Montag, 17. Juni 2013

Predigt vom hl. Thomas v. Aquin Auf das Fest des heiligen Jacobus.

(Aus dem Buch Des heiligen Thomas von Aquin, des englischen Lehrers, Predigten auf das ganze Kirchenjahr)

 Auf das Fest des heiligen Jacobus.


"Könnet ihr den Kelch trinken, den ich trinken werde?" Matth. 20,22.

Unter dem Kelche versteht man das Leiden Christi. "Vater, wenn es möglich ist, sagt Christus (Matth. 26), so gehe dieser Kelch an mir vorüber." Dieser Kelch ist der bittere, berauschende und heilende Kelch.
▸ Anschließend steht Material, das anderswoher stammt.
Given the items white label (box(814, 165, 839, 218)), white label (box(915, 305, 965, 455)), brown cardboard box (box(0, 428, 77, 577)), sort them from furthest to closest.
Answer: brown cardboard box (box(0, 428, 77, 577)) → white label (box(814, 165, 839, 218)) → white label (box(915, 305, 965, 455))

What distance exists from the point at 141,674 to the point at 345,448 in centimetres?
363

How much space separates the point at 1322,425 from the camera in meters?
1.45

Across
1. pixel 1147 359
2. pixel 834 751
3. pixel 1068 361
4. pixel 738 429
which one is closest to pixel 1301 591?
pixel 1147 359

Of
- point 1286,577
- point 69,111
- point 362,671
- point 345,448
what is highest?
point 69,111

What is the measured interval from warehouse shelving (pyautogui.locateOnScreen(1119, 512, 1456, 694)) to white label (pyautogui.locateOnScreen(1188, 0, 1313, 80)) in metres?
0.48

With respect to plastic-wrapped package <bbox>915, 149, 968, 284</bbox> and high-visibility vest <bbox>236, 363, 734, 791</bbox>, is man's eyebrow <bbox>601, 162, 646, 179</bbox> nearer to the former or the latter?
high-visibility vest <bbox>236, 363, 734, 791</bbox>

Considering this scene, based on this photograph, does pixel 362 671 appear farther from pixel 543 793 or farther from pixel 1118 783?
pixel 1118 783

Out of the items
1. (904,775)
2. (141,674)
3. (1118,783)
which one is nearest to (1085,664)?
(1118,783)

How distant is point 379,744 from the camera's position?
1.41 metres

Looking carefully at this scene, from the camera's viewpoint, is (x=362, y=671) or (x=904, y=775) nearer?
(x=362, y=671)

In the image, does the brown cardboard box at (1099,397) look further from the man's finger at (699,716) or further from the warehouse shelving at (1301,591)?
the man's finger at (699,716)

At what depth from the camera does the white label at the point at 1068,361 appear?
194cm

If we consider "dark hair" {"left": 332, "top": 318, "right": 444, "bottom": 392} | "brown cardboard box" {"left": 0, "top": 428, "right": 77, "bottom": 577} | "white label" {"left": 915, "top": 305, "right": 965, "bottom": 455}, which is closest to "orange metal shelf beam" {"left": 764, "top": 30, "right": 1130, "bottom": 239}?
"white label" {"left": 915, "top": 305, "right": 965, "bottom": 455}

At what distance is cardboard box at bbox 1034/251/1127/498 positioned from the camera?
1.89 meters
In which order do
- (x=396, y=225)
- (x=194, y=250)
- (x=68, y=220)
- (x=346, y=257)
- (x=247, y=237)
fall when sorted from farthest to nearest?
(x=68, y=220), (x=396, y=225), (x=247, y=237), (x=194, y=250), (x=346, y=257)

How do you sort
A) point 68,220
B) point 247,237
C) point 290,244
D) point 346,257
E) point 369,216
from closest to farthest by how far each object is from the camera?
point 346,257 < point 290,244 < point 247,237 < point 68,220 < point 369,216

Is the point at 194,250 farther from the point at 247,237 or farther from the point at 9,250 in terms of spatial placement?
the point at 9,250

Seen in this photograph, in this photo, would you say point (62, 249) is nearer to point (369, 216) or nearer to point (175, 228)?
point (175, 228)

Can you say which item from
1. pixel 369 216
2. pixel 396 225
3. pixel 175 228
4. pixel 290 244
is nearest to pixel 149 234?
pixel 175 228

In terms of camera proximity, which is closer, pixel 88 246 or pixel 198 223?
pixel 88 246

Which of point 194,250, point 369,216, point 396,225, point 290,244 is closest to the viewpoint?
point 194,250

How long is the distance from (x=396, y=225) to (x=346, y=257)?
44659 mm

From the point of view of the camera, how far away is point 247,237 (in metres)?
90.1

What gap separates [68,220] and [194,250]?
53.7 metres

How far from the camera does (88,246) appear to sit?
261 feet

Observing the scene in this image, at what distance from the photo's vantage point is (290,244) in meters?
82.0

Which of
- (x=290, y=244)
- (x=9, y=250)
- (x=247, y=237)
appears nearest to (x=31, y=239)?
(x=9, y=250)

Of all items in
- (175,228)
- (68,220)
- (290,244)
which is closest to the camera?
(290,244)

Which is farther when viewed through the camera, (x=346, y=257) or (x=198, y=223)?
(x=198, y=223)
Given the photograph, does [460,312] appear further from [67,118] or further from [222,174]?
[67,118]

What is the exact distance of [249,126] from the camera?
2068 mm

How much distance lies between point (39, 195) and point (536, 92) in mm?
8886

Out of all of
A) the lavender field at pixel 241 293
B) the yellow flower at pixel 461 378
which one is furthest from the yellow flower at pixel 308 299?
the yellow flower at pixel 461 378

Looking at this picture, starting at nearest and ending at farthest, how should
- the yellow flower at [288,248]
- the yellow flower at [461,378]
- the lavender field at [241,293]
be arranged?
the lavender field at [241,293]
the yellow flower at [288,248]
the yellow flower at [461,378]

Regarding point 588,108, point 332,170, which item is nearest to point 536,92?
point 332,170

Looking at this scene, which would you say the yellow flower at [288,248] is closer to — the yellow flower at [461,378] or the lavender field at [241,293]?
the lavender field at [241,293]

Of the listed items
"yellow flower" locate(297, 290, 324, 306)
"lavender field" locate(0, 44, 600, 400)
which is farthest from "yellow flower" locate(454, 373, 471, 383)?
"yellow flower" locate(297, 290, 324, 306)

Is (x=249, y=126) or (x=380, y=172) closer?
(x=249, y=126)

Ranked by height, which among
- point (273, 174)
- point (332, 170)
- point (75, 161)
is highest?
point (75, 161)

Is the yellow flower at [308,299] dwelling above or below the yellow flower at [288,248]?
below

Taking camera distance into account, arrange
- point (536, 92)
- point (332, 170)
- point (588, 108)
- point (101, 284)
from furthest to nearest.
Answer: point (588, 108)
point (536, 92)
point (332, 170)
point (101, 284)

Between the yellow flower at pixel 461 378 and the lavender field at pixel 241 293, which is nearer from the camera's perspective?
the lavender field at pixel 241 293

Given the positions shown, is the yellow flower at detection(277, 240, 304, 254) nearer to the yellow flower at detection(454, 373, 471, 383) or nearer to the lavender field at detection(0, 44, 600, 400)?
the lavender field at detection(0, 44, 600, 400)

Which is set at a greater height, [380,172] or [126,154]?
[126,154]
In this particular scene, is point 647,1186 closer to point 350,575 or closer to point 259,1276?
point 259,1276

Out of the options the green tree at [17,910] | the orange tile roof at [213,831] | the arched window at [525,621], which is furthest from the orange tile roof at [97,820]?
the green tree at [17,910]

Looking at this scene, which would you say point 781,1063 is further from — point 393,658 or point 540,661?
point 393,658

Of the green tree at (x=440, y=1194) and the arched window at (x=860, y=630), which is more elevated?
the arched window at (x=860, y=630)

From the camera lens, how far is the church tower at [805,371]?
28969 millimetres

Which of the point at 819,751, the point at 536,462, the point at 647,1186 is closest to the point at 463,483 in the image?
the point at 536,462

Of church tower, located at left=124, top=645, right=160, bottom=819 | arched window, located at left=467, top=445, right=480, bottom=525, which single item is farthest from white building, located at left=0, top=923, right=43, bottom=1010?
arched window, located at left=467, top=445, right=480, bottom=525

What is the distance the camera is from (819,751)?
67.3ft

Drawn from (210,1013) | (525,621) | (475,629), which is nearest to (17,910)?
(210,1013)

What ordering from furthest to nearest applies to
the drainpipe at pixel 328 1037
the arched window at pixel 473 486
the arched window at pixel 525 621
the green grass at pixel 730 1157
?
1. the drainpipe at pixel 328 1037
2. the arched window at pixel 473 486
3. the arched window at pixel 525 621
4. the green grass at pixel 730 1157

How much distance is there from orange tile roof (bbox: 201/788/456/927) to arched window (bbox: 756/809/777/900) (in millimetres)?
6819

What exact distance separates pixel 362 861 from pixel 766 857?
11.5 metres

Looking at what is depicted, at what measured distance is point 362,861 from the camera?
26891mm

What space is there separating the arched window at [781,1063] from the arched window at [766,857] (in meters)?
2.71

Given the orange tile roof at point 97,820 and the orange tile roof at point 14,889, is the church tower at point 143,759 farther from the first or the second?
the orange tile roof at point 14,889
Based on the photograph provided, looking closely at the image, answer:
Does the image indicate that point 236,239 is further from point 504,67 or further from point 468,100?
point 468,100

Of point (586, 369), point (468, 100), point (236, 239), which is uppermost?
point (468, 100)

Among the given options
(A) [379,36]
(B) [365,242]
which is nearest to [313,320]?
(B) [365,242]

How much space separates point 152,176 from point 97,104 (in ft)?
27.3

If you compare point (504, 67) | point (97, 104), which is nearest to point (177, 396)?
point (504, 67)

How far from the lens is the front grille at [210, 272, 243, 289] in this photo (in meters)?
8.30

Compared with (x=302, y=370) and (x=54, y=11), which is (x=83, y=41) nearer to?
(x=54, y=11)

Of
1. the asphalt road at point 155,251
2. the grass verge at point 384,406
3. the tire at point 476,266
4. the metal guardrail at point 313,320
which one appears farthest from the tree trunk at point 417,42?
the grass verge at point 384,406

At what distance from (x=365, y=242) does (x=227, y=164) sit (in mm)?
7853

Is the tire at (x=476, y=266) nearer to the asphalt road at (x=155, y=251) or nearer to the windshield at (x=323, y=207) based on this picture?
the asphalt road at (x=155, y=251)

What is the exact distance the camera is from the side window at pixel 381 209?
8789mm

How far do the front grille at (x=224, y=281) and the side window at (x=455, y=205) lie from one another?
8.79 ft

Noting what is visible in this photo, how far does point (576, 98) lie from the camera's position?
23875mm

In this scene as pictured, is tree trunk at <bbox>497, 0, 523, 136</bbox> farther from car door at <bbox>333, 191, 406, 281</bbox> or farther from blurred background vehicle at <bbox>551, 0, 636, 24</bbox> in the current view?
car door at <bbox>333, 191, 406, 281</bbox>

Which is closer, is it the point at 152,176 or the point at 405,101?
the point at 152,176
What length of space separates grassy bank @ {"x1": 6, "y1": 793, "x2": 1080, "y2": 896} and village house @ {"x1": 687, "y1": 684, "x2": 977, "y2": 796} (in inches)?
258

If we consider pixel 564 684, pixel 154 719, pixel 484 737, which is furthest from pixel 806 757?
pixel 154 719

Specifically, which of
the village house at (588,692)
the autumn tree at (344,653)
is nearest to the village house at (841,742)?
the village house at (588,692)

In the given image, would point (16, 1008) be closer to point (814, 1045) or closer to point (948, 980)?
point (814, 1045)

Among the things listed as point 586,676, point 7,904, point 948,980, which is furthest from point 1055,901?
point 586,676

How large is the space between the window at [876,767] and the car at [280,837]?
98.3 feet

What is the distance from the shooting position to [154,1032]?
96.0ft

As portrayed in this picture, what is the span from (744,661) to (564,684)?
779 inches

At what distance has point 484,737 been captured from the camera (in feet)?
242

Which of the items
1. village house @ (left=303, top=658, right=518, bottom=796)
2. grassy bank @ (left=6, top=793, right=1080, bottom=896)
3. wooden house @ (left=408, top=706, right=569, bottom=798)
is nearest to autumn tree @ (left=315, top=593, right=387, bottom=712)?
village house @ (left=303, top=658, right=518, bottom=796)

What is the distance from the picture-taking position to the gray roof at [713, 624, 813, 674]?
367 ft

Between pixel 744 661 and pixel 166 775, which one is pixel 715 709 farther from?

Hinsichtlich des ersten heißt es (Ps. 68.): "Sie gaben mir Galle zur Speise." Hinsichtlich des zweiten (Ps. 22.): "Mein berauschender Kelch, wie herrlich ist er?" Hinsichtlich des dritten (Ps. 113): "Den Kelch des Heiles will ich empfangen."

Der Kelch war aber bitter, weil er Essig, Myrrhe und Galle enthielt. diese drei gaben sie ihm zum Trinken, und drei Dinge machten das Leiden Christi bitter. Zuerst weil er von den Gottlosen litt. Christus (Marc. 14.) sagte vorher: "Der Menschensohn wird in die Hände der Sünder ausgeliefert werden." Zweitens weil er
für das Gute litt, wie der Heiland (Joh. 8.) sagt: "Viele gute Werke habe ich euch gethan, und darum wollt ihr mich steinigen?" Drittens weil er in einem unbefleckten Körper litt, wie der Apostel (I. Petrus. 2.) spricht: "Der keine Sünde beging." Er hat also keine verdorbenen und durch die Sünde abgetödteten Glieder.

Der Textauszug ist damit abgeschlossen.